Interview advice hasn’t changed much over the last few decades. Even with the rise of technology, key methods have remained the same – practice and prepare. Here are some of the best ways to implement tried-and-true interviewing techniques in your modern IT job interview process.
Do Your Research
Employers want to know you’re not only just a skilled asset, but an invested potential employee. One way to show the interest and enthusiasm is to make sure you’re educated on everything from their history to their upcoming product launches. In the past, job applicants may have reached out to their professional network to find connections who might know someone at the company who could answer questions or provide insight. Now, instead of using a Rolodex, applicants can use LinkedIn and Glassdoor to learn everything from the company’s core values to what past applicants brought to the position. The internet has made this process much easier, and because it’s so easy to find out information about a job, a company, or a product line, there’s no excuse for not doing your homework.
The truth is you won’t know exactly what will be asked at your interview, but it’s easier than ever to prepare for the possibilities. Glassdoor reviews can offer insight on what applicants are asked at interviews, and a simple online search can help you find lists of commonly asked interview questions. While you can’t memorize answers to every potential question, get comfortable answering questions about your past experiences.
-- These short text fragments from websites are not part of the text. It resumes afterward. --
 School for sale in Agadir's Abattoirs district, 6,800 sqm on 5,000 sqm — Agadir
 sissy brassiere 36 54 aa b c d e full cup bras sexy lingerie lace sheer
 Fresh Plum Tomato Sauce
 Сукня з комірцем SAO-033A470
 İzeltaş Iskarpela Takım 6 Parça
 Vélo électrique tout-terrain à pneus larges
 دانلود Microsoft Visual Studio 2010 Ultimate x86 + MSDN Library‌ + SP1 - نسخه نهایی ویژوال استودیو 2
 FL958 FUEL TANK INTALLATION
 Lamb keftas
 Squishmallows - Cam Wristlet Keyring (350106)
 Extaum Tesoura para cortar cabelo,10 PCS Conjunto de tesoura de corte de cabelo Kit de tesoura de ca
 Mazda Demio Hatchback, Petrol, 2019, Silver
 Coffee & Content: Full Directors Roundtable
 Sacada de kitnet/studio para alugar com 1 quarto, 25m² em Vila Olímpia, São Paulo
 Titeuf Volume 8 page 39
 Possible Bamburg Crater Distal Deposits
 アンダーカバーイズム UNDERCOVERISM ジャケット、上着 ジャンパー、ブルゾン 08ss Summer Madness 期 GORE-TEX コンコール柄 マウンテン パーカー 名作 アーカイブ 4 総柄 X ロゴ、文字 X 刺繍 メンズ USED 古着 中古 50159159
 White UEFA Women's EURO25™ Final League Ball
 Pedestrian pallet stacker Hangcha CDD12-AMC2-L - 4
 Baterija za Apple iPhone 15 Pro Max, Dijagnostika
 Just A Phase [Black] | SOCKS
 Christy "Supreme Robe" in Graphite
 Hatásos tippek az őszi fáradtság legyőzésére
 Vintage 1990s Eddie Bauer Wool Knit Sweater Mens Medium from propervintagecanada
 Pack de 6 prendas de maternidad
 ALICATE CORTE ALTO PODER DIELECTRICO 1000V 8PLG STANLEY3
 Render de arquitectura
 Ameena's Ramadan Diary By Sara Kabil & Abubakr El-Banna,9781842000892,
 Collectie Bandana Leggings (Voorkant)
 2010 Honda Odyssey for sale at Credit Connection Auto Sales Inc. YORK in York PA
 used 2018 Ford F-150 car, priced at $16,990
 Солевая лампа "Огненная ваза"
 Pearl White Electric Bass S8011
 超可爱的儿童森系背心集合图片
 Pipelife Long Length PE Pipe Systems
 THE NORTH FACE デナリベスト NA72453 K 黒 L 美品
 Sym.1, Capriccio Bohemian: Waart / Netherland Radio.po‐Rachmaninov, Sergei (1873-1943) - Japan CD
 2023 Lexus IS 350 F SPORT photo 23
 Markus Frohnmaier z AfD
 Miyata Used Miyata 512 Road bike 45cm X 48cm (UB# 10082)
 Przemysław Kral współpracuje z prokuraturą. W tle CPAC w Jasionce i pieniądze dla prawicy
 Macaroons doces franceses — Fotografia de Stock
When looking at lists of questions, write out answers to help your mind become more familiar with how you want to respond to them. A well-prepared, but not overly rehearsed, interview exchange can go a long way towards helping you engage with your interviewer.
Show Up Prepared
In the age of digital resumes and portfolios, you might think you don’t need to bring hard copies of application materials, but you should. If there are last-minute additions to the interview who didn’t get a printout or the interviewer isn’t working from a laptop, you’ll want to be able to provide them with at least a resume for reference. While anyone interviewing applicants should be familiar with their background, you can show you’re adaptable and prepared for anything with copies of your resume, a notebook, a pen, and even a business card.